• **What you need to do**
Transcribe, word for word, the line containing "From a height perspective, which of" and each line following it through the end of the listing below. Omit all other lines.

• **Data lines**
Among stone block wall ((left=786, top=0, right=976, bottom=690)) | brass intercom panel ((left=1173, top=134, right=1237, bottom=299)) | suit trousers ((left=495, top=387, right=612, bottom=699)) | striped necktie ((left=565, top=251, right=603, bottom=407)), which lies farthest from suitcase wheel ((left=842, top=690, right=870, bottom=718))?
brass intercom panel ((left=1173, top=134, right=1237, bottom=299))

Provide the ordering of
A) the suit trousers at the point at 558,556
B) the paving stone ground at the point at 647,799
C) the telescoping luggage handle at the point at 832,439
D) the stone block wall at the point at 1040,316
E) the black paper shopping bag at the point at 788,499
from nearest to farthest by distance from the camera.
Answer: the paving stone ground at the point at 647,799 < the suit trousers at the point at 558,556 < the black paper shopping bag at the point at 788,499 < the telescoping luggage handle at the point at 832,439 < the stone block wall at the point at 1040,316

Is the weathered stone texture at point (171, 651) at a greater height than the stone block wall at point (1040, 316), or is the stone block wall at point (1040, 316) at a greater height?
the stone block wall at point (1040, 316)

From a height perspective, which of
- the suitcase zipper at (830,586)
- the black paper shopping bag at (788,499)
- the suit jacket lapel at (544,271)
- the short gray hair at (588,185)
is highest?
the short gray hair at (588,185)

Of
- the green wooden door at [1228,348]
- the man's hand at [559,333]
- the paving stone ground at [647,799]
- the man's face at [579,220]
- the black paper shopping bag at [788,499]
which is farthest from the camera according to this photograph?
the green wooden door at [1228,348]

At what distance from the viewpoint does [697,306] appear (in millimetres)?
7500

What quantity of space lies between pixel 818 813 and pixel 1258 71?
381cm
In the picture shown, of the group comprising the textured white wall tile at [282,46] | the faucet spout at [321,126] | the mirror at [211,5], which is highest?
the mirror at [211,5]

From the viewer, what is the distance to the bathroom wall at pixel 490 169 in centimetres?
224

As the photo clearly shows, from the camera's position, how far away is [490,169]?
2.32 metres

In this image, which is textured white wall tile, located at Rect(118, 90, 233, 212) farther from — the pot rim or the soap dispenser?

• **Result of the exercise**
From a height perspective, which of
- the suitcase zipper at (830,586)
- the black paper shopping bag at (788,499)
- the suit jacket lapel at (544,271)
- the short gray hair at (588,185)
is highest?
the short gray hair at (588,185)

Of
- the green wooden door at [1228,348]
- the man's hand at [559,333]
- the paving stone ground at [647,799]
- the man's face at [579,220]
- the black paper shopping bag at [788,499]
which is farthest from the camera according to this photograph?
the green wooden door at [1228,348]

At what distance from the viewpoint does [697,306] appear (in millimetres)?
7500

What quantity of space lies between pixel 818 813 and pixel 1258 71?
381cm
In the picture shown, of the group comprising the textured white wall tile at [282,46] | the faucet spout at [321,126] | the mirror at [211,5], which is highest?
the mirror at [211,5]

From the viewer, what is the distance to the bathroom wall at pixel 490 169 in centimetres?
224

As the photo clearly shows, from the camera's position, how far away is [490,169]?
2.32 metres

In this image, which is textured white wall tile, located at Rect(118, 90, 233, 212) farther from — the pot rim or the soap dispenser?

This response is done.